The Russian embassy in London added that Britain was trying “to play the role of an ideological leader, defending itself from ‘autocrats’ and aiming to ‘free the world.'”

“We see the true professional level of people who, along with these absurd statements, are sending deadly weapons to Ukraine, building up their own military presence near Russian borders and encouraging Kiev to sabotage the Minsk accords,” the Russian embassy said, according to Tass.

Russia said Britain was hindering “real diplomatic efforts” to find an agreement between Russia and NATO over European security.

In December, the Kremlin demanded NATO cease seeking to make Ukraine and Georgia, two former Soviet republics, members of a military alliance that was created during the Cold War and served to counter the U.S.S.R's long-defunct Warsaw Pact.

Russia is deeply upset over the expansion of NATO following the end of the Cold War onto its doorstep and Putin has called Ukraine's inclusion into NATO a “red line.” Kyiv is asking to become a member.

This week, the U.S. is expected to draw up a response to Russia's demands, but it is likely Washington will reject Putin's protests.

Meanwhile, in Western Europe divisions have begun to appear in the NATO alliance.

Last week, French President Emmanuel Macron expressed reservations about the hard anti-Russia line being taken by the NATO and said the EU should work with Russia on developing a new European security framework.

Over the weekend, Germany's naval chief, Vice-Admiral Kay-Achim Schonbach, was forced to step down after he said it was “nonsense” that Russia wanted to invade Ukraine and that Kyiv would never get Crimea back. Russia annexed the Crimean Peninsula, where it has long held a key naval base on the Black Sea, following the 2014 overthrow of a pro-Russian Ukrainian president.

“Is Russia really interested in having a tiny strip of Ukrainian soil to integrate into their country?” he said during a public appearance for a think tank in Delhi, India. “No. Putin is putting on pressure because he knows he can do it, he splits the European Union.”

Schonbach said Putin really just wants respect. “On eye level, he wants respect. And my God, giving him respect is low cost, even no cost. It is easy to give him the respect he demands, and probably deserves,” he said, as reported by the Guardian.

The Kremlin has been accused of amassing troops on Ukraine's borders in preparation for an invasion, something it vehemently denies. It is possible the troop buildup that began around November was in reaction to increased Ukrainian attacks against pro-Russian separatists in a simmering war in the eastern regions of Ukraine known as Donbas.

For months, Zelenskyy has talked about the need to reclaim parts of eastern Ukraine seized by pro-Russian forces and to retake Crimea. Zelenskyy, a comedian-turned-politician, was elected in 2019 on a platform advocating a peaceful resolution to the Ukrainian conflict but he has since visited the frontlines in the frozen conflict several times and taken a bellicose anti-Russian position.
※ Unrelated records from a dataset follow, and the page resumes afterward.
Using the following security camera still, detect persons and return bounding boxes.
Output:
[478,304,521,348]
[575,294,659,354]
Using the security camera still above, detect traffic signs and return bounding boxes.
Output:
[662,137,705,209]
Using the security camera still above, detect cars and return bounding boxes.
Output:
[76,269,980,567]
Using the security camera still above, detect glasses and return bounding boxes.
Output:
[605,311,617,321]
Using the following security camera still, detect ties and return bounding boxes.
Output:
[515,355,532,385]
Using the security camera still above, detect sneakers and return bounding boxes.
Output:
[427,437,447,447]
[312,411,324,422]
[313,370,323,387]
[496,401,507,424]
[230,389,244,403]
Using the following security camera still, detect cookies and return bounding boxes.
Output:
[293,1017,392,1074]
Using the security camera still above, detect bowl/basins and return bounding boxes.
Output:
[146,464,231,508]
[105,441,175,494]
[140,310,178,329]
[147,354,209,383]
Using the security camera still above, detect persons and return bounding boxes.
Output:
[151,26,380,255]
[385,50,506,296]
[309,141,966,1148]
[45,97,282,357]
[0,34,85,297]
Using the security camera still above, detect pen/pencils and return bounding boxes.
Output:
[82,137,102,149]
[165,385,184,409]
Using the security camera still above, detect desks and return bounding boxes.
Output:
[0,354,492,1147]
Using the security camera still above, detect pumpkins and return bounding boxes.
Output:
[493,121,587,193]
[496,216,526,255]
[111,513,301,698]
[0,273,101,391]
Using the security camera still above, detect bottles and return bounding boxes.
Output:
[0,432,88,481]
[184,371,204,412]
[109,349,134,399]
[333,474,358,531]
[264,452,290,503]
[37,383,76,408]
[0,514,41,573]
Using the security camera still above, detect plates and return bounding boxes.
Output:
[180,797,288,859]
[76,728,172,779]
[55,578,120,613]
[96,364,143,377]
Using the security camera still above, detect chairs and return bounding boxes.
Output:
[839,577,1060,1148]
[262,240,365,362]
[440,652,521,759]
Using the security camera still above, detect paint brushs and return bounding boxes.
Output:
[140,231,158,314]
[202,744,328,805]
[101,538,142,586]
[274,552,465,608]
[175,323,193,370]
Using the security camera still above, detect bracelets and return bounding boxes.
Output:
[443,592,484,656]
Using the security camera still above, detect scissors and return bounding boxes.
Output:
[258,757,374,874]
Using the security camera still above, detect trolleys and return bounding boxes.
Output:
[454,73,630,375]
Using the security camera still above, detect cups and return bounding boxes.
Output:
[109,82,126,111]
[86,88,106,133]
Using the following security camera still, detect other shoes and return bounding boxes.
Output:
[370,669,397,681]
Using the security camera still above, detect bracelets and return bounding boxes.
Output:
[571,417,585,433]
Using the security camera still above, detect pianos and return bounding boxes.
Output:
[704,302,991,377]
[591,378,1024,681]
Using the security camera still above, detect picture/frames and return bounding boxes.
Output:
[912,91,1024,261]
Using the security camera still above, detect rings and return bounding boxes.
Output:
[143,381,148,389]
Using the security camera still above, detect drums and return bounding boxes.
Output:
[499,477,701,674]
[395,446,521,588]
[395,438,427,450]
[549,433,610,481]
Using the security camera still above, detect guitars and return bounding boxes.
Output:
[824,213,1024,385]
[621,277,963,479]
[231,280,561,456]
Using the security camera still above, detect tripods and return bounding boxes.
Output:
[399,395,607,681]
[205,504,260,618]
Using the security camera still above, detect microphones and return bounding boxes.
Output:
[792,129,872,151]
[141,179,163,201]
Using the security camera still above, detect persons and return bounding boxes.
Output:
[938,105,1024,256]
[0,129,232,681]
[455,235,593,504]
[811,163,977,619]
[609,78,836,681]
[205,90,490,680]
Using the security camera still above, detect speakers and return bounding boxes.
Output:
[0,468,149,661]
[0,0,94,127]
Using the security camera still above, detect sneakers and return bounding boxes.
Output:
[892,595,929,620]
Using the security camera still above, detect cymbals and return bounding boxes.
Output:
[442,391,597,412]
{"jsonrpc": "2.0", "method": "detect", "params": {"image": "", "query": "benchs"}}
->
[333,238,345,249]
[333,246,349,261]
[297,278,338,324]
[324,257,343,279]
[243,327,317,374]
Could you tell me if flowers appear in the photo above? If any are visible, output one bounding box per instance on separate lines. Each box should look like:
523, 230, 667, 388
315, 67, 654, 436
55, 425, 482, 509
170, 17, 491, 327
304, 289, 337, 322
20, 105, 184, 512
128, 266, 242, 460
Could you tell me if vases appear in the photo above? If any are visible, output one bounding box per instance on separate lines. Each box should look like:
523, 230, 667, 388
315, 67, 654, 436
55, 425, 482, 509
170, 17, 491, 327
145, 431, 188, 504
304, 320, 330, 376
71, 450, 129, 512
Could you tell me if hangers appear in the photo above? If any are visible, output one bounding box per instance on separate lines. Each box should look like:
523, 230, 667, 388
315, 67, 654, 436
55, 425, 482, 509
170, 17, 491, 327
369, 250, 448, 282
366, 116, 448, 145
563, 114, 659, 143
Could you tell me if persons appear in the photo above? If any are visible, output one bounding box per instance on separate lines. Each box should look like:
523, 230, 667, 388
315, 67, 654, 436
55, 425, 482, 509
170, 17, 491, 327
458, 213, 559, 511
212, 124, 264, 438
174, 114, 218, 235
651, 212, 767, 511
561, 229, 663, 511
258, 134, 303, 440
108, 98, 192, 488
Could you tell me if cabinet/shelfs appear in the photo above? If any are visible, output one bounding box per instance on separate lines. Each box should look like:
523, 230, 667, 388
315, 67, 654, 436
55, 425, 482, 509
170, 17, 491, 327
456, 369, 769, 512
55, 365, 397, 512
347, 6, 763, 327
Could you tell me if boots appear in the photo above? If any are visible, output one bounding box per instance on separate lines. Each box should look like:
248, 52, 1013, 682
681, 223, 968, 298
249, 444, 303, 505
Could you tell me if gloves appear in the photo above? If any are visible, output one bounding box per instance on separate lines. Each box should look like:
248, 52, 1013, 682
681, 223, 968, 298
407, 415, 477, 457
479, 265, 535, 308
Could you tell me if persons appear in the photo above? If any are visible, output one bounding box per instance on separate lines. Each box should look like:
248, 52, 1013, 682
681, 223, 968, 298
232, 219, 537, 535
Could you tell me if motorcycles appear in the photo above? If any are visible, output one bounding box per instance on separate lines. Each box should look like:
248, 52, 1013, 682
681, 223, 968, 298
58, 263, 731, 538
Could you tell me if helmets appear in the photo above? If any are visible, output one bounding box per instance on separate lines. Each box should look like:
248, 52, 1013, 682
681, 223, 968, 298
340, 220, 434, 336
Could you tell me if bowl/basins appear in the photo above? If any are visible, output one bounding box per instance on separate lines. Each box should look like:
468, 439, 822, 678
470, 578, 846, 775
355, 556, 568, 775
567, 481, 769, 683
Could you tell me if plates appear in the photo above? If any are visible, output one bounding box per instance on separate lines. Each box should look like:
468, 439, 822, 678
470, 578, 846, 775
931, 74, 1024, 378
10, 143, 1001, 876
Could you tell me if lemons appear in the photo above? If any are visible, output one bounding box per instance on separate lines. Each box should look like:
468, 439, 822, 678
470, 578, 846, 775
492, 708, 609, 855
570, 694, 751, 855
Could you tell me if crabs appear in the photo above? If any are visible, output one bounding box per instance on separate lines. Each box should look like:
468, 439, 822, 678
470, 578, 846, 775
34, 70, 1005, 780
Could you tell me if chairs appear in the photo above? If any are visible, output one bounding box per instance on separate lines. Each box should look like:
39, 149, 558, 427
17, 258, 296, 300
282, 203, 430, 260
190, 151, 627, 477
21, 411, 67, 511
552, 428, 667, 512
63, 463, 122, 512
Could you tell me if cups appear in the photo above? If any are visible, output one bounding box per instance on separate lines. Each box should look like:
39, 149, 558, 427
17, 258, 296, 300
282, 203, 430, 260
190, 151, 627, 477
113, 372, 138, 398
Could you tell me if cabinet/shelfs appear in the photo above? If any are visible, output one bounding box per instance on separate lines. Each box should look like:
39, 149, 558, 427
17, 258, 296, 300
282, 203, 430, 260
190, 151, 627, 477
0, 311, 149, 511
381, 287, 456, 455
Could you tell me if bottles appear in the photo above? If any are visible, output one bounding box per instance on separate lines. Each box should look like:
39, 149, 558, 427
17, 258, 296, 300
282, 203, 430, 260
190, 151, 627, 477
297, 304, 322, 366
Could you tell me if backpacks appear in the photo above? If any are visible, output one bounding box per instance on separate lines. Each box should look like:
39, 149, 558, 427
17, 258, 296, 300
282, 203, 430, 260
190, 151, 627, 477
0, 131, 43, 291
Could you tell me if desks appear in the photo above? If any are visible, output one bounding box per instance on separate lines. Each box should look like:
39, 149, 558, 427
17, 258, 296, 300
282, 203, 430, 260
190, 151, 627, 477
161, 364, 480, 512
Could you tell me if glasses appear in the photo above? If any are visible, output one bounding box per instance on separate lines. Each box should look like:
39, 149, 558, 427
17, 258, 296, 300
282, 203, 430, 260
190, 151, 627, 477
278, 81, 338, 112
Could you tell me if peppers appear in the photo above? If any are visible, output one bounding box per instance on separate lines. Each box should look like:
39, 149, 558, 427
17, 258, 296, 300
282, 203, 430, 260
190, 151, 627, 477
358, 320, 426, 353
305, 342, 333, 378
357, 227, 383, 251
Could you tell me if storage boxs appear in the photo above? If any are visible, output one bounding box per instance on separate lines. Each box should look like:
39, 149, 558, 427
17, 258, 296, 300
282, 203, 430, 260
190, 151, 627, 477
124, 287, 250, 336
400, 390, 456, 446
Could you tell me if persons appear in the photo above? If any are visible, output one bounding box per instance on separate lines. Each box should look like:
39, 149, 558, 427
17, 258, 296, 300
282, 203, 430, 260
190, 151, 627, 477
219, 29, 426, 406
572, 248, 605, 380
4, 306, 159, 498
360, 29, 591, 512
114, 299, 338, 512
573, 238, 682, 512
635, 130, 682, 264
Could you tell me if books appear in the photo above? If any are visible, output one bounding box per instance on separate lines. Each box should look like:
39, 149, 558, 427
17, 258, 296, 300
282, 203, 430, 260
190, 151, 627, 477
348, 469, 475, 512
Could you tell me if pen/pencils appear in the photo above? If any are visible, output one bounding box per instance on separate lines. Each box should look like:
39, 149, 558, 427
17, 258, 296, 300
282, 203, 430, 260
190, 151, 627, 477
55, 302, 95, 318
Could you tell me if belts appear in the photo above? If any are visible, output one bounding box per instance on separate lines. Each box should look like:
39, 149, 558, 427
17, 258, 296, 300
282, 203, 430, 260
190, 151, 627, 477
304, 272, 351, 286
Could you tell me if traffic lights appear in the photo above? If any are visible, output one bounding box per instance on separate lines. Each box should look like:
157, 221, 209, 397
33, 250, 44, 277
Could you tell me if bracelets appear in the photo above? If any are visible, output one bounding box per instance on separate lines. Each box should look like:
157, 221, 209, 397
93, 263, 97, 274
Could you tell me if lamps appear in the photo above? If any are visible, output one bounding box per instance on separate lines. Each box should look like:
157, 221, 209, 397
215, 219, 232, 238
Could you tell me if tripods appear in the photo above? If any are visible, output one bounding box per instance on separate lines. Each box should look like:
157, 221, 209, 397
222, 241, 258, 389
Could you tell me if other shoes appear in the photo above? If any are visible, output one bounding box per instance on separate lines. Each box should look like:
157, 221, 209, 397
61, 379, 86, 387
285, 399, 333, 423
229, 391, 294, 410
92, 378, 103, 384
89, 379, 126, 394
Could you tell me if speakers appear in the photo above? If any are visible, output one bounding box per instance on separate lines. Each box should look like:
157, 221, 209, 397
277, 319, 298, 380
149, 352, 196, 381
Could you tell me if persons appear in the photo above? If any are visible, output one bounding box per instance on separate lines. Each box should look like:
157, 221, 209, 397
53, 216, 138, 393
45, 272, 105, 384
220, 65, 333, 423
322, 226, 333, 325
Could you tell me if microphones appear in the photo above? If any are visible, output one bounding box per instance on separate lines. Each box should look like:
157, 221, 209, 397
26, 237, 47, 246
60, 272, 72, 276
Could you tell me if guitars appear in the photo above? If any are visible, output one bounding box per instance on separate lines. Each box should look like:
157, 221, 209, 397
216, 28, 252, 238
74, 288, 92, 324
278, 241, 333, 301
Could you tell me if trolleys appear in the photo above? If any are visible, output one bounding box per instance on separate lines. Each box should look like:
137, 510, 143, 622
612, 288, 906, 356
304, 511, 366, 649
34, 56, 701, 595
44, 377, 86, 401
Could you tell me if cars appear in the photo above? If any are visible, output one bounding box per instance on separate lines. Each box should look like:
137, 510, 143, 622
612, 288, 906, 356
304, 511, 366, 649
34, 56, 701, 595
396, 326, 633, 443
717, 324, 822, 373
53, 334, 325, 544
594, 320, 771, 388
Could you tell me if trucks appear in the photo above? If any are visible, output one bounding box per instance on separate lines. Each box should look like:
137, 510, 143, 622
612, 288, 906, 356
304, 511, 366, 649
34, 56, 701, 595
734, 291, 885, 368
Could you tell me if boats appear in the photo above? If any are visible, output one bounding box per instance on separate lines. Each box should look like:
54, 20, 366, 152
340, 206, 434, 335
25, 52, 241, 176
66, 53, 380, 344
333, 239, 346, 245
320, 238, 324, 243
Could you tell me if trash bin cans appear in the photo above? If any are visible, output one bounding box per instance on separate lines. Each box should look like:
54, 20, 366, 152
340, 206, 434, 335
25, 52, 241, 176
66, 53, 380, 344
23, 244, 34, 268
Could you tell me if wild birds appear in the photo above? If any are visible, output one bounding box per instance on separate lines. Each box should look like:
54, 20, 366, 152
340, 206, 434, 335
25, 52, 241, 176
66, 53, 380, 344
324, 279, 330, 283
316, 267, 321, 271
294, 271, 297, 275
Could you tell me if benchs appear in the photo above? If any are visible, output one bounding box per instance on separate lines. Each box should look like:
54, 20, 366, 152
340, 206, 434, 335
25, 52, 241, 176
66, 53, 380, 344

Ceasefire talks, known as the Minsk agreements, have collapsed and conflict simmers in Donbas as both sides build up their defenses and dig in. Eastern Ukraine is made up predominantly of Russians, who have felt increasing hostility from Kyiv since the so-called “Maidan Revolution” in 2014, including bans on the use of the Russian language.

On Monday, Tass quoted leaders of the Donbas separatist movement claiming that Ukraine was preparing for a large-scale offensive.

“Ukraine not only continues its attempts to destabilize the situation in Donbas by shelling settlements, and preparations are well underway to resolve the conflict by force,” the self-declared Donetsk People’s Republic said in a statement, according to Tass.

Amid the escalating tensions, Josep Borrell, the EU's top diplomat, tried to calm the situation by saying the bloc had no intention of evacuating its diplomats from Kyiv and that there was no sign of an imminent Russian invasion.

“We are not going to do the same thing, because we don't know of any specific reasons to do that,” Borrell said during a meeting where the EU's foreign ministers met with Blinken. “I don't think we have to dramatize as long as negotiations are going on, and they are going on. I don't think we have to leave Ukraine.”

Courthouse News reporter Cain Burdeau is based in the European Union.